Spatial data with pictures
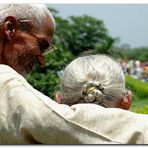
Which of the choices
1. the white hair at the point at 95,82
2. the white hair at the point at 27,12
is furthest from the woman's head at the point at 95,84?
the white hair at the point at 27,12

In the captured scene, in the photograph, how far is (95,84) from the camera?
1.10 m

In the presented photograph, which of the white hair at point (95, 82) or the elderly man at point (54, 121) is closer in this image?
the elderly man at point (54, 121)

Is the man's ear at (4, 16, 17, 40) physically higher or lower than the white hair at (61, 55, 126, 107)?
higher

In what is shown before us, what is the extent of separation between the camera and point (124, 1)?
1.87 m

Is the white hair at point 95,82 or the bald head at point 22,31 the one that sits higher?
the bald head at point 22,31

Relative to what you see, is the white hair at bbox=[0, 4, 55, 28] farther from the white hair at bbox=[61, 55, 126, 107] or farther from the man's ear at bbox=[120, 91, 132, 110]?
the man's ear at bbox=[120, 91, 132, 110]

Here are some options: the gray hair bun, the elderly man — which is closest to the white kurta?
Result: the elderly man

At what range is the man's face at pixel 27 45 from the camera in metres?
1.15

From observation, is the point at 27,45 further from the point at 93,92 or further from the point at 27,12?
the point at 93,92

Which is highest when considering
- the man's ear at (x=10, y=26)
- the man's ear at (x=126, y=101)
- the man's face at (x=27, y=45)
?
the man's ear at (x=10, y=26)

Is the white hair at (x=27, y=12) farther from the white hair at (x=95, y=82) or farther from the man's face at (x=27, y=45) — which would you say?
the white hair at (x=95, y=82)

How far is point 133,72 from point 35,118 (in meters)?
13.3

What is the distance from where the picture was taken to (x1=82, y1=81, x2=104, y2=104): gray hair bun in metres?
1.10

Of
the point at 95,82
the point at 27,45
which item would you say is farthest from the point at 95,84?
the point at 27,45
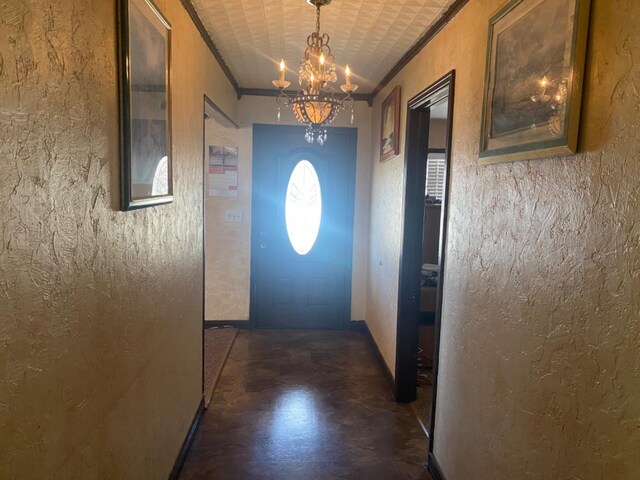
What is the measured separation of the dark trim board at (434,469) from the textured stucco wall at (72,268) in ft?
4.57

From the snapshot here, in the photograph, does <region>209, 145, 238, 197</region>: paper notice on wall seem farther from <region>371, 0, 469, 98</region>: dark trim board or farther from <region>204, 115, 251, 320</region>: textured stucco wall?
<region>371, 0, 469, 98</region>: dark trim board

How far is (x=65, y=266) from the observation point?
1.03m

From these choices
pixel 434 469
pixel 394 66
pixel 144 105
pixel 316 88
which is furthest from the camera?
pixel 394 66

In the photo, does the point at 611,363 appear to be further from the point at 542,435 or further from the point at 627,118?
the point at 627,118

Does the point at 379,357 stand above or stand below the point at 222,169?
below

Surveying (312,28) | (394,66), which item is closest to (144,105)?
(312,28)

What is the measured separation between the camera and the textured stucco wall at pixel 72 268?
83 cm

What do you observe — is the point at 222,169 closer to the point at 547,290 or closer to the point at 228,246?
the point at 228,246

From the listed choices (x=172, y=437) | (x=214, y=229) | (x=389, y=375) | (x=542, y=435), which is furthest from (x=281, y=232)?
(x=542, y=435)

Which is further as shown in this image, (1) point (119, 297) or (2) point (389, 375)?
(2) point (389, 375)

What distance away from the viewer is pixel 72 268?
1.06 m

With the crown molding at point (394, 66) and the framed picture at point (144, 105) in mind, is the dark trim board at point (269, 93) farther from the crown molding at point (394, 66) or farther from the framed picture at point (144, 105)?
the framed picture at point (144, 105)

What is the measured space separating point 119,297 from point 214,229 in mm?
3115

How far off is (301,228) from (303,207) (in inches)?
8.8
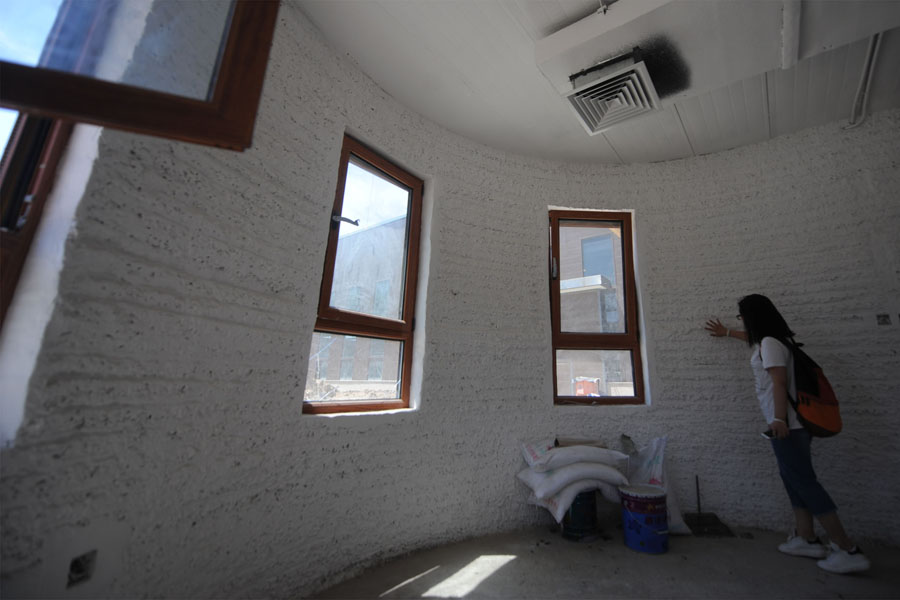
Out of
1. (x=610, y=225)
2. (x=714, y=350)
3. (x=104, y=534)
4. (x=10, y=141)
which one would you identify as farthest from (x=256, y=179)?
(x=714, y=350)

**Exercise directions:**
Copy each line exactly, and leave the pictures out of your copy.

**The reply:**
Which of the choices
1. the white hair at the point at 95,82
2. the white hair at the point at 27,12
is furthest from the woman's head at the point at 95,84?
the white hair at the point at 27,12

In the captured scene, in the photograph, how far is (95,84) from the camera?
1.10 m

In the presented photograph, which of the white hair at point (95, 82) or the elderly man at point (54, 121) is closer in this image?
the elderly man at point (54, 121)

Is the man's ear at (4, 16, 17, 40) physically higher or lower than the white hair at (61, 55, 126, 107)?
higher

In what is shown before us, what is the extent of separation between the camera and point (124, 1)?
1.87 m

Is the white hair at point 95,82 or the bald head at point 22,31 the one that sits higher?
the bald head at point 22,31

Relative to what you see, is the white hair at bbox=[0, 4, 55, 28] farther from the white hair at bbox=[61, 55, 126, 107] or farther from the man's ear at bbox=[120, 91, 132, 110]?
the man's ear at bbox=[120, 91, 132, 110]

Here are some options: the gray hair bun, the elderly man — which is closest to the white kurta?
Result: the elderly man

At what range is the man's face at pixel 27 45 from the camera in metres?
1.15

From observation, is the point at 27,45 further from the point at 93,92 or further from the point at 27,12?
the point at 93,92

Which is highest when considering
- the man's ear at (x=10, y=26)
- the man's ear at (x=126, y=101)
- the man's face at (x=27, y=45)
?
the man's ear at (x=10, y=26)

Is the white hair at (x=27, y=12) farther from the white hair at (x=95, y=82) or farther from the man's face at (x=27, y=45) — which would you say?
the white hair at (x=95, y=82)

How far is point 133,72 from point 35,118 (in meters)?
13.3

What is the distance from where the picture was taken to (x1=82, y1=81, x2=104, y2=104): gray hair bun in metres?
1.10

Of
the point at 95,82
the point at 27,45
which item would you say is farthest from the point at 95,84?
the point at 27,45
What is the measured separation of the dark trim board at (434,469) from the textured stucco wall at (72,268) in ft?
4.57

From the snapshot here, in the photograph, does <region>209, 145, 238, 197</region>: paper notice on wall seem farther from <region>371, 0, 469, 98</region>: dark trim board or farther from <region>204, 115, 251, 320</region>: textured stucco wall?
<region>371, 0, 469, 98</region>: dark trim board

How far is (x=65, y=266) from the observation point?
1.03m

From these choices
pixel 434 469
pixel 394 66
pixel 144 105
pixel 316 88
which is furthest from the camera?
pixel 394 66

In the photo, does the point at 611,363 appear to be further from the point at 542,435 or further from the point at 627,118?
the point at 627,118

Does the point at 379,357 stand above or stand below the point at 222,169?
below

Surveying (312,28) | (394,66), which item is closest to (144,105)?
(312,28)

What is the measured separation between the camera and the textured stucco wall at pixel 72 268?
83 cm

What do you observe — is the point at 222,169 closer to the point at 547,290 or closer to the point at 228,246?
the point at 228,246

From the listed choices (x=172, y=437) | (x=214, y=229) | (x=389, y=375) | (x=542, y=435), which is furthest from (x=281, y=232)?
(x=542, y=435)

Which is further as shown in this image, (1) point (119, 297) or (2) point (389, 375)?
(2) point (389, 375)

What distance away from the viewer is pixel 72 268?
1.06 m

With the crown molding at point (394, 66) and the framed picture at point (144, 105) in mind, is the dark trim board at point (269, 93) farther from the crown molding at point (394, 66) or farther from the framed picture at point (144, 105)?
the framed picture at point (144, 105)

What is the measured space separating point 119,297 from point 214,229 in mm?
3115

How far off is (301,228) from (303,207) (in inches)?
8.8
Out of
1. (x=610, y=225)
2. (x=714, y=350)
3. (x=104, y=534)
4. (x=10, y=141)
which one would you identify as farthest from (x=256, y=179)?
(x=714, y=350)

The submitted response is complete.